基于背景差分法的运动物体前景检测系统
项目介绍
本项目实现了一个基于背景差分法的运动物体前景检测系统。该系统利用静态背景建模与实时帧差分技术,能够高效准确地从动态场景中分离出运动物体。通过对视频序列进行处理,系统可自动提取前景目标,并利用形态学滤波优化检测结果。本系统适用于视频监控分析、运动物体跟踪等多种计算机视觉应用场景。
功能特性
- 多源视频输入:支持从视频文件(如AVI、MP4格式)或实时摄像头视频流读取数据。
- 自适应背景建模:建立稳定的静态背景模型,适应光线轻微变化。
- 实时前景检测:通过帧差分技术实时提取运动物体区域。
- 结果后处理:对二值化前景掩模进行形态学开闭运算,有效去除噪声干扰。
- 可视化输出:实时显示原始视频与检测结果的对比画面。
- 数据分析与输出:提供运动物体的轮廓边界框坐标、区域面积统计以及物体数量信息。
使用方法
- 准备输入源:确保拥有可用的视频文件或正确连接的摄像设备。
- 参数配置(可选):可根据实际场景调整差分阈值(默认0.1)以及形态学操作的核大小。

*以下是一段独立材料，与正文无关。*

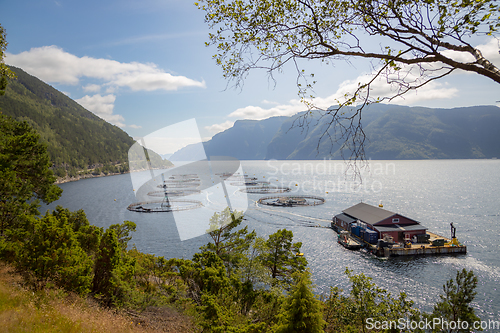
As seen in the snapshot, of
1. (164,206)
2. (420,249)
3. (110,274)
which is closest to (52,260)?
(110,274)

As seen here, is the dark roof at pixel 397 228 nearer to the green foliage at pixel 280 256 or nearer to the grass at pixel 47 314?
the green foliage at pixel 280 256

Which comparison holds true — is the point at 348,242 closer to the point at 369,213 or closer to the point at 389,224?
the point at 389,224

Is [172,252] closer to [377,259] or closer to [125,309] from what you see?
[125,309]

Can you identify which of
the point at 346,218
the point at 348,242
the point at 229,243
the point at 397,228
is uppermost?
the point at 229,243

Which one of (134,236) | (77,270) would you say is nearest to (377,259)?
(77,270)

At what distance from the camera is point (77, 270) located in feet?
37.0

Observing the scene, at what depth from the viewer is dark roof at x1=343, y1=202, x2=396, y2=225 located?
4338 cm

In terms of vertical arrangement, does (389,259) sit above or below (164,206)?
below

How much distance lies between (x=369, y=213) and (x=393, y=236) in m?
7.06

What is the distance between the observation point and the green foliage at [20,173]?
Result: 1459 cm

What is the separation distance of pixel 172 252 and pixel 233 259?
64.0ft

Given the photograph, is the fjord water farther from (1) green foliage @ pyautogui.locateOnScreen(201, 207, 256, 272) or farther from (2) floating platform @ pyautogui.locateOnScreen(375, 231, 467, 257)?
(1) green foliage @ pyautogui.locateOnScreen(201, 207, 256, 272)

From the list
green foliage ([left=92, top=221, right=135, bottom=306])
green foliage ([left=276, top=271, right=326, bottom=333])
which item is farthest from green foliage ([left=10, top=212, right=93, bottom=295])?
green foliage ([left=276, top=271, right=326, bottom=333])

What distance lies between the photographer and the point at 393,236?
4069cm
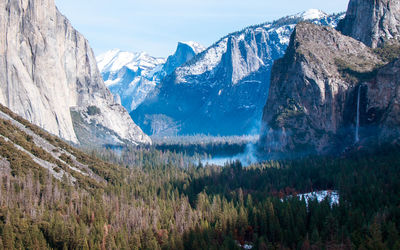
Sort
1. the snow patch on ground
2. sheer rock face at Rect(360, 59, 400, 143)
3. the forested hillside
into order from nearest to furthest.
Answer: the forested hillside < the snow patch on ground < sheer rock face at Rect(360, 59, 400, 143)

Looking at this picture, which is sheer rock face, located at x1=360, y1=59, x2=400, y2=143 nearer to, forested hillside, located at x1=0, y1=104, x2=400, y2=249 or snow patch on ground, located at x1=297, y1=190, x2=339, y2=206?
forested hillside, located at x1=0, y1=104, x2=400, y2=249

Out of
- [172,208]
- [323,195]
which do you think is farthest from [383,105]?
[172,208]

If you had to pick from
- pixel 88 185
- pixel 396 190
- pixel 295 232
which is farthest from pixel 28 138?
pixel 396 190

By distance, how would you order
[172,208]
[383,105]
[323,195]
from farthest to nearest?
[383,105]
[323,195]
[172,208]

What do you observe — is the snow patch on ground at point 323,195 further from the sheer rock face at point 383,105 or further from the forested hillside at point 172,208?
the sheer rock face at point 383,105

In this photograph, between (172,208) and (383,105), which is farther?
(383,105)

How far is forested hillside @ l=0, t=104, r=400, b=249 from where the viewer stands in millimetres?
82500

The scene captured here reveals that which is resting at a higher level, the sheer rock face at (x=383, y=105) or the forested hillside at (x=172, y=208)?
the sheer rock face at (x=383, y=105)

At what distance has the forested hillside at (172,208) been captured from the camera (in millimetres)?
82500

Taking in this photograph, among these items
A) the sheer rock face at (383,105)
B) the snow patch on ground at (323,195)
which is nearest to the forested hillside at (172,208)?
the snow patch on ground at (323,195)

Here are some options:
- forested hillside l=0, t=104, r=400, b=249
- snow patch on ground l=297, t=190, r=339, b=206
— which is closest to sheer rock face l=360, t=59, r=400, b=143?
forested hillside l=0, t=104, r=400, b=249

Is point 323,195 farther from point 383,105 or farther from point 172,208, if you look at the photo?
point 383,105

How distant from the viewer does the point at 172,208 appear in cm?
11081

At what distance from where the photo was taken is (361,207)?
334 ft
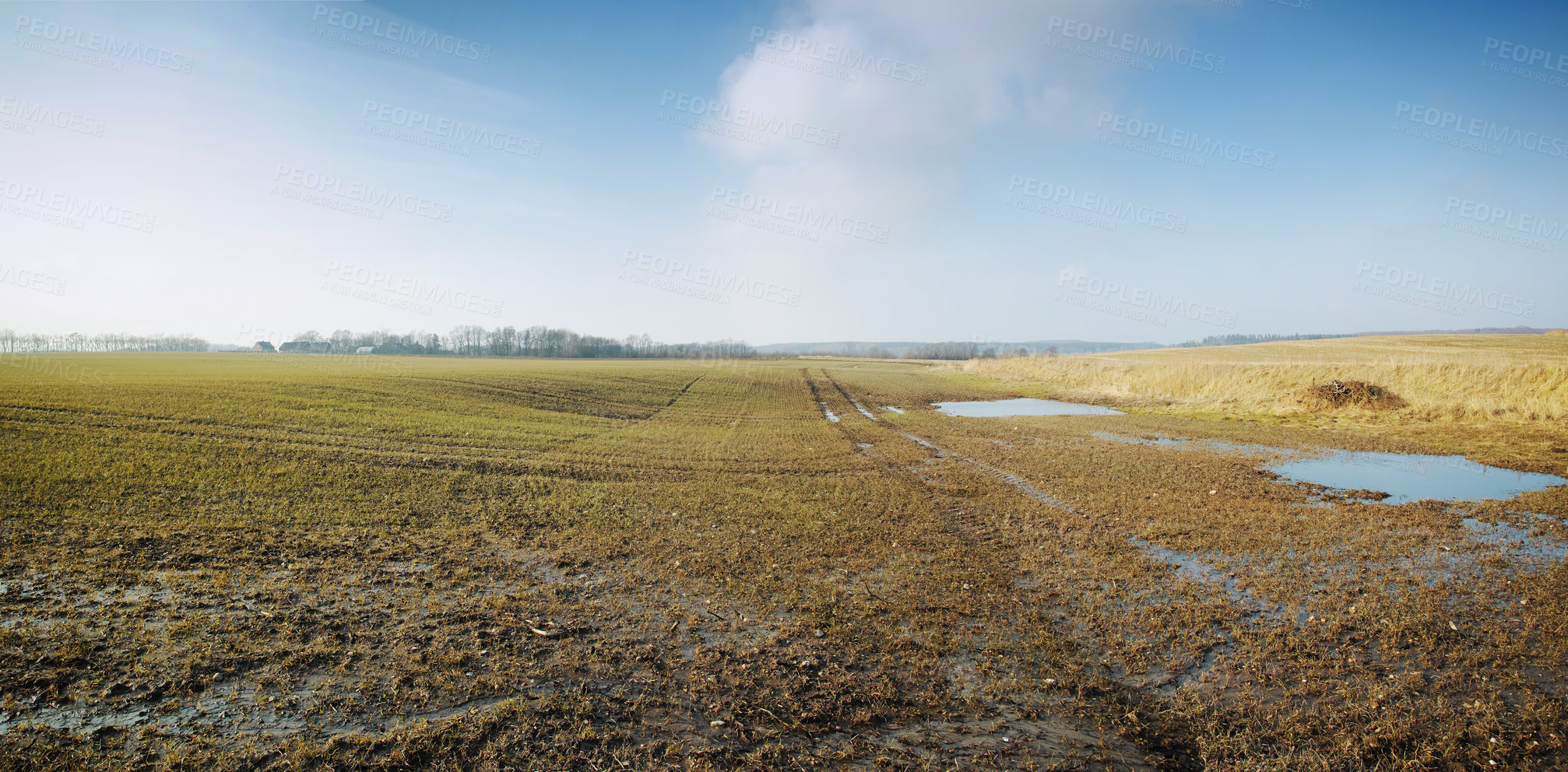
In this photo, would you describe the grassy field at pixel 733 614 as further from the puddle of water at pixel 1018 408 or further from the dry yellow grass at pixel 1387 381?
the puddle of water at pixel 1018 408

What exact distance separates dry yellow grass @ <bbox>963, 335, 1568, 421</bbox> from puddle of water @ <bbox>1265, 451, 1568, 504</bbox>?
1095 cm

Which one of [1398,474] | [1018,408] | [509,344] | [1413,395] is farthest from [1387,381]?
[509,344]

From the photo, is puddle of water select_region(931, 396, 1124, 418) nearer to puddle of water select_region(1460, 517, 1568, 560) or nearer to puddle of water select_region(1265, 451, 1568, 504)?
puddle of water select_region(1265, 451, 1568, 504)

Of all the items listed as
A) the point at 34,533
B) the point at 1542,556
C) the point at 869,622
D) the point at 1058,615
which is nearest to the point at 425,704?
the point at 869,622

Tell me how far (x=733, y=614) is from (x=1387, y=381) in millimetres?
35803

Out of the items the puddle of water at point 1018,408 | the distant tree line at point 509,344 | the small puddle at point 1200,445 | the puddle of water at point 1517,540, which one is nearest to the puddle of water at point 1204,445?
the small puddle at point 1200,445

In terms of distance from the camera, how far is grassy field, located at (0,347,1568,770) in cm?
439

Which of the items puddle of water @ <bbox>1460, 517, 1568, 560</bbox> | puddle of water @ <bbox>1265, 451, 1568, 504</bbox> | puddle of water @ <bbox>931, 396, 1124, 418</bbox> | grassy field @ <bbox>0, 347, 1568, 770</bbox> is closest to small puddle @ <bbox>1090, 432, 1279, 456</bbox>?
puddle of water @ <bbox>1265, 451, 1568, 504</bbox>

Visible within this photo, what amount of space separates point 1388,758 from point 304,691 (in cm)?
810

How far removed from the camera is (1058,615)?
6.56 metres

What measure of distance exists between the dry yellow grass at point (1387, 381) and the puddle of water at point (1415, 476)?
11.0 metres

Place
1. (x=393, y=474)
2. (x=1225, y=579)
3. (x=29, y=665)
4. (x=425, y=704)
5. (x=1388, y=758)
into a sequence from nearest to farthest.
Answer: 1. (x=1388, y=758)
2. (x=425, y=704)
3. (x=29, y=665)
4. (x=1225, y=579)
5. (x=393, y=474)

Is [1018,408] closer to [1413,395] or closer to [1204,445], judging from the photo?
[1204,445]

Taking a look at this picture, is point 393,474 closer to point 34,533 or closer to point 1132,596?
point 34,533
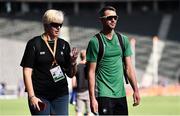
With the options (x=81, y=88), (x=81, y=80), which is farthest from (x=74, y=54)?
(x=81, y=88)

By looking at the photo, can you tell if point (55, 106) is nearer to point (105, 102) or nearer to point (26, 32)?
point (105, 102)

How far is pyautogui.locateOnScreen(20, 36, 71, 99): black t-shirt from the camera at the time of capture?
748cm

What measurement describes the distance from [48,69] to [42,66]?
0.08 metres

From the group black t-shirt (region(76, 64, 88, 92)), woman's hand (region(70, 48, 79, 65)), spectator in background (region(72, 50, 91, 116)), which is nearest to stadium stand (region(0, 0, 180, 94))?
spectator in background (region(72, 50, 91, 116))

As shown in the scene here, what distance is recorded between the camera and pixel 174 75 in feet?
158

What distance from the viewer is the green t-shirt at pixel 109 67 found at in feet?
25.3

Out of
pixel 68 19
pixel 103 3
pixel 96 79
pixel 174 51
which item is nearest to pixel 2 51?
pixel 68 19

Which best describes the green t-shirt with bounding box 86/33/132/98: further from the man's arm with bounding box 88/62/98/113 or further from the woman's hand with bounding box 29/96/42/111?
the woman's hand with bounding box 29/96/42/111

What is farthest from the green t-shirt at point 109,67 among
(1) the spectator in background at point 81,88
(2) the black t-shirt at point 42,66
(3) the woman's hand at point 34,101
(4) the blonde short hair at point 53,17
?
(1) the spectator in background at point 81,88

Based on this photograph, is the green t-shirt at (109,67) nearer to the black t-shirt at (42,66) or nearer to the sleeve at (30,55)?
the black t-shirt at (42,66)

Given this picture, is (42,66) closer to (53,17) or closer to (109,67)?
(53,17)

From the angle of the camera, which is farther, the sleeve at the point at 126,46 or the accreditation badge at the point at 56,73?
the sleeve at the point at 126,46

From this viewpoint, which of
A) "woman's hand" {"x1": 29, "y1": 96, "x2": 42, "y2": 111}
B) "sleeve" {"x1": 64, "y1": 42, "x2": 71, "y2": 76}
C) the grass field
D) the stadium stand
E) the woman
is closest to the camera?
"woman's hand" {"x1": 29, "y1": 96, "x2": 42, "y2": 111}

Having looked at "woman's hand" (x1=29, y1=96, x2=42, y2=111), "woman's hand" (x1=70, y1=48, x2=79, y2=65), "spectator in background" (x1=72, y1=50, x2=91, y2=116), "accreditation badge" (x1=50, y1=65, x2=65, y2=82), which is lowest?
"spectator in background" (x1=72, y1=50, x2=91, y2=116)
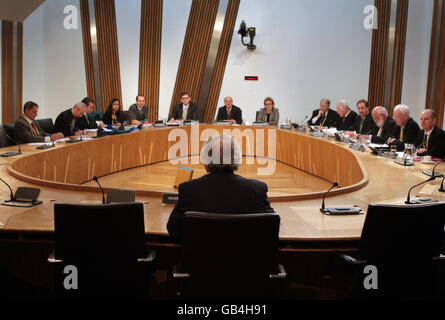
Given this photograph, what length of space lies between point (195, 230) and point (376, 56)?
7.29 m

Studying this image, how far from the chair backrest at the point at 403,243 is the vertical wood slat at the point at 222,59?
7.00 m

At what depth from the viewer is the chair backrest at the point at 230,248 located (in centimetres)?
155

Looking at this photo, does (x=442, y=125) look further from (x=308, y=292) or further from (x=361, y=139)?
(x=308, y=292)

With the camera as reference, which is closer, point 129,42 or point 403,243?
point 403,243

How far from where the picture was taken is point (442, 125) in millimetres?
6383

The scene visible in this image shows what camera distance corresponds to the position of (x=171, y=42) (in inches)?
337

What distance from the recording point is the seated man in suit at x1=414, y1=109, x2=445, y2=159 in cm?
400

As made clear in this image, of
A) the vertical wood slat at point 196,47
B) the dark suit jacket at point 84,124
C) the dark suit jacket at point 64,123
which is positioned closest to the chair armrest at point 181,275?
the dark suit jacket at point 64,123

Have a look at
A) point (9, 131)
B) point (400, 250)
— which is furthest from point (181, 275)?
point (9, 131)

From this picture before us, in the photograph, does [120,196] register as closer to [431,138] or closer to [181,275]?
[181,275]

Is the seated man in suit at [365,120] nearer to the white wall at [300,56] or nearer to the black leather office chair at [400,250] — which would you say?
the white wall at [300,56]

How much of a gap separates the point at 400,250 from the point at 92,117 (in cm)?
635

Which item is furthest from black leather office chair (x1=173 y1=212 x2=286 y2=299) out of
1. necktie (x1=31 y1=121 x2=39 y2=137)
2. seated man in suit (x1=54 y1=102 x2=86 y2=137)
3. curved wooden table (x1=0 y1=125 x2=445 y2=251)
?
seated man in suit (x1=54 y1=102 x2=86 y2=137)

- 运行系统:启动主程序,系统将自动开始处理视频流。
- 查看结果:程序窗口将并排显示原视频与检测结果。检测完成后,控制台将输出统计报告。
系统要求
- 操作系统:Windows / Linux / macOS
- 软件环境:MATLAB (建议 R2016a 或更高版本)
- 依赖工具箱:Image Processing Toolbox
- 硬件建议:配备摄像头(如需使用实时视频流功能)
文件说明
主程序文件作为系统的核心调度与执行控制器,承担了视频流输入、背景模型初始化、循环帧处理、前景目标检测与分割、图像后处理过滤、结果可视化以及数据统计输出的全部流程。它集成并协调了算法各模块,实现了从数据输入到最终结果生成的整体功能链路。